## start MATERIAL TO PROCESS
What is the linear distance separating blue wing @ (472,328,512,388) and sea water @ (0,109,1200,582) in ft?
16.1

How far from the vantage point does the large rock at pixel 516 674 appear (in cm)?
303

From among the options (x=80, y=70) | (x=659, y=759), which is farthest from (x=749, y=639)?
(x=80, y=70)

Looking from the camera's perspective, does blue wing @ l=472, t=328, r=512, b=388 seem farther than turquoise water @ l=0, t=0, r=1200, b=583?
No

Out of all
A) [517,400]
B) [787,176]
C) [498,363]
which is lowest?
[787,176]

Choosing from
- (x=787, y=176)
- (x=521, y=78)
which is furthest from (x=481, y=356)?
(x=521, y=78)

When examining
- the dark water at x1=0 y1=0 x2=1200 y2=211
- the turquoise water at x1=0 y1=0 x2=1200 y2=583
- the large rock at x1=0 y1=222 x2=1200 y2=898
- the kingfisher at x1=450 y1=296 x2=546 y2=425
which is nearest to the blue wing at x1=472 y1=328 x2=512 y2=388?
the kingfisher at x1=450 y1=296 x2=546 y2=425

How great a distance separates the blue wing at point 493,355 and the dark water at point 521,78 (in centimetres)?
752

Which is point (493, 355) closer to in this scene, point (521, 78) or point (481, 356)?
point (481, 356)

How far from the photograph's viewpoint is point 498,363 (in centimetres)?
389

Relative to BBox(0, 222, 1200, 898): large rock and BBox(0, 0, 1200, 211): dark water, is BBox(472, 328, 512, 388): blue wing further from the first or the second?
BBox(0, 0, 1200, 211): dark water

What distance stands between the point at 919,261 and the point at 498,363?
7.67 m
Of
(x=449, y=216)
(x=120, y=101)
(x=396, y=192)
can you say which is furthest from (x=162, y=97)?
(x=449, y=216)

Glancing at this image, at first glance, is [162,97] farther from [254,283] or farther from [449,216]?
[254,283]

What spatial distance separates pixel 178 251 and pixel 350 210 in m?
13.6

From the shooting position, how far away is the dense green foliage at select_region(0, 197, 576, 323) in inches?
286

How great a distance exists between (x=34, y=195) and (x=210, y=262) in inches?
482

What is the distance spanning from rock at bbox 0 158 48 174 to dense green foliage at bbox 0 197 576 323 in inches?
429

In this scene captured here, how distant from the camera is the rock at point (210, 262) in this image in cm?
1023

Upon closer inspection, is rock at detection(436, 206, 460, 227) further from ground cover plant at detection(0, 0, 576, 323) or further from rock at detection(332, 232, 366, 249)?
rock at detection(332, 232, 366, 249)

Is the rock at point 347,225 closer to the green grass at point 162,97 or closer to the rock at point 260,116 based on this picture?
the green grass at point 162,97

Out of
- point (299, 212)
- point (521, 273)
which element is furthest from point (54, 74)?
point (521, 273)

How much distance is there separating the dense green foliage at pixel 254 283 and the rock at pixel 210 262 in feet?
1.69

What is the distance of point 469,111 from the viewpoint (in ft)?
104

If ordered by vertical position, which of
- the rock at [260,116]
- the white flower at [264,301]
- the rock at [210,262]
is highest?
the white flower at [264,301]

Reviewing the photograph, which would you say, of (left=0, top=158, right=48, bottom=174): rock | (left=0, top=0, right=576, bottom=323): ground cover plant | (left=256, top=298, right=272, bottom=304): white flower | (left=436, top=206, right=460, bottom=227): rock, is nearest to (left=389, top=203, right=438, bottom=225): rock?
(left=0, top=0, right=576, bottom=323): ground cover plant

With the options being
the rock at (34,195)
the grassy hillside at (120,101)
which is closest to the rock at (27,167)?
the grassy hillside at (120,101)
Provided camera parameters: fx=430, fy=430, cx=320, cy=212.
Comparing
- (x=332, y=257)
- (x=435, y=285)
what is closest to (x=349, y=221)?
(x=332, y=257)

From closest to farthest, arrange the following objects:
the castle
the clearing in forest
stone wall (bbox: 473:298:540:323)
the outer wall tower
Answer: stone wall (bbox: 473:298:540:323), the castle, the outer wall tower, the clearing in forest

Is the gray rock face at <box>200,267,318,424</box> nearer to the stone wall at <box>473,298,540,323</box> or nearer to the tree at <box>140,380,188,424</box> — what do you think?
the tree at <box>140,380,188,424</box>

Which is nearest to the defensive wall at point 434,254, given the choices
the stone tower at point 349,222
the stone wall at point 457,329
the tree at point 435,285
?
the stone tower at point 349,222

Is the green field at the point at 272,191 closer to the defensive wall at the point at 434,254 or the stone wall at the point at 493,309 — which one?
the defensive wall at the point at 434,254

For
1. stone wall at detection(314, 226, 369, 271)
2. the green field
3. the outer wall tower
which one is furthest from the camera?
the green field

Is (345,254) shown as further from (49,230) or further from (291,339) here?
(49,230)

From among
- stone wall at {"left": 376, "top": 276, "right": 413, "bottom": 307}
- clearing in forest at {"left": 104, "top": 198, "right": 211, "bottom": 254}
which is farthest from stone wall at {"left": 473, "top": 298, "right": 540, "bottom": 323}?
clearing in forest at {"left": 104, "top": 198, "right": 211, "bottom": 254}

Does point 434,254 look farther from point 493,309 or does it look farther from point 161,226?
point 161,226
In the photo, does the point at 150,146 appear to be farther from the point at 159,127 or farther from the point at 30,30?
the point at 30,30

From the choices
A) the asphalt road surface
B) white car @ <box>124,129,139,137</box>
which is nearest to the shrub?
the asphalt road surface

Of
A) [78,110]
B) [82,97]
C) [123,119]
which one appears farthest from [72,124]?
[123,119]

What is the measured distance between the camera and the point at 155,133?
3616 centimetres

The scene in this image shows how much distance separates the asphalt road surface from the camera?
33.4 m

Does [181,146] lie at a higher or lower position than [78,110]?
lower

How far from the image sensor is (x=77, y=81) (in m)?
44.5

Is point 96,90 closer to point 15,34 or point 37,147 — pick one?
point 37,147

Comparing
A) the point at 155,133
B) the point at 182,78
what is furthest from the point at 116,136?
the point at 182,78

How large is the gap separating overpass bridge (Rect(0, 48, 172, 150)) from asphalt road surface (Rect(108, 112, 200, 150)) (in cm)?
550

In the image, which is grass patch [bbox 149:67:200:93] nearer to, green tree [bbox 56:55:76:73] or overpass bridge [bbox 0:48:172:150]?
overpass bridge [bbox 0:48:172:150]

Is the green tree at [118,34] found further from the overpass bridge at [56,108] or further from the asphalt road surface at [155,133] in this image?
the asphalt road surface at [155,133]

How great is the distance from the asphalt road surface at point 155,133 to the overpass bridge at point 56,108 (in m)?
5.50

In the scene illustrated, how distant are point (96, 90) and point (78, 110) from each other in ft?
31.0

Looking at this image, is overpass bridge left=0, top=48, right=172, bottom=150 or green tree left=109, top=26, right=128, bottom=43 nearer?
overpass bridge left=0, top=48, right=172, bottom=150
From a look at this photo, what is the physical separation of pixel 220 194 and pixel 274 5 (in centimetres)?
## end MATERIAL TO PROCESS
## start MATERIAL TO PROCESS
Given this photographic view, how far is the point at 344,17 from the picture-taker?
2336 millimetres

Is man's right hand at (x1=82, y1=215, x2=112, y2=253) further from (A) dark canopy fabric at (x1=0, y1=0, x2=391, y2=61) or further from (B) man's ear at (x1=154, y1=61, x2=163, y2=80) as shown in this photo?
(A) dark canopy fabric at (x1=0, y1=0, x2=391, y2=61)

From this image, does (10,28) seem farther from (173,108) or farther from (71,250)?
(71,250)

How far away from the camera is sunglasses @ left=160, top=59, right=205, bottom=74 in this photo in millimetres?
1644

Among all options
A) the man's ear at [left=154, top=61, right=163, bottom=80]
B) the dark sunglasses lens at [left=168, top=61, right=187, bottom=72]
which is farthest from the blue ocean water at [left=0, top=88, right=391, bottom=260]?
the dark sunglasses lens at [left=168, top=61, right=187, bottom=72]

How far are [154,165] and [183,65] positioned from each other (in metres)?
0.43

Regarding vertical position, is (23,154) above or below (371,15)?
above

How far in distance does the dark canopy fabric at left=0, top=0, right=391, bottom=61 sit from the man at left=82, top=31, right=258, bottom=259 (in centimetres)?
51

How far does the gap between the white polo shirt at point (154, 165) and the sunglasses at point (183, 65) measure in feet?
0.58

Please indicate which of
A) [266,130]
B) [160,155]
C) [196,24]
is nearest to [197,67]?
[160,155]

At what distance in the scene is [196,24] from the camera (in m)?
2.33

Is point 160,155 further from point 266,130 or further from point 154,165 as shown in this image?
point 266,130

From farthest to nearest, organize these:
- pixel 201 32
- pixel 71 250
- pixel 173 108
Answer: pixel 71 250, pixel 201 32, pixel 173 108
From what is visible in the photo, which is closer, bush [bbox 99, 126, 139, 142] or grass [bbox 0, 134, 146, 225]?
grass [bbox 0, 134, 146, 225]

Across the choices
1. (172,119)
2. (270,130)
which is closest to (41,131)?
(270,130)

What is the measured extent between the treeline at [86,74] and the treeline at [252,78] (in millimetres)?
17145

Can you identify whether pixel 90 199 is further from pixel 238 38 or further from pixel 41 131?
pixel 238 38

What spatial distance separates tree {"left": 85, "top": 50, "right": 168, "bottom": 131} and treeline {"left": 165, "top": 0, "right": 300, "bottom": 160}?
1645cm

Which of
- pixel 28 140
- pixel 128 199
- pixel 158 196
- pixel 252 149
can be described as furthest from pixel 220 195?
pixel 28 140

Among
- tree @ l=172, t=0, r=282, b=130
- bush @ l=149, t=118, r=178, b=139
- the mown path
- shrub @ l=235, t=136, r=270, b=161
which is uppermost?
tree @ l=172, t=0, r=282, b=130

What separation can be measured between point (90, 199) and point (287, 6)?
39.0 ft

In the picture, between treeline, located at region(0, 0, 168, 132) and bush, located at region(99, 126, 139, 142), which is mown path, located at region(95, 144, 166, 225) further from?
## end MATERIAL TO PROCESS
> **DIRECTION**:
Give everything in the listing from the line containing "What separation can" down to the line containing "In the picture, between", both included, as a JSON list of strings with one string per line. Leave out blank lines.

> **EXERCISE RESULT**:
[
  "What separation can be measured between point (90, 199) and point (287, 6)?",
  "39.0 ft",
  "In the picture, between treeline, located at region(0, 0, 168, 132) and bush, located at region(99, 126, 139, 142), which is mown path, located at region(95, 144, 166, 225) further from?"
]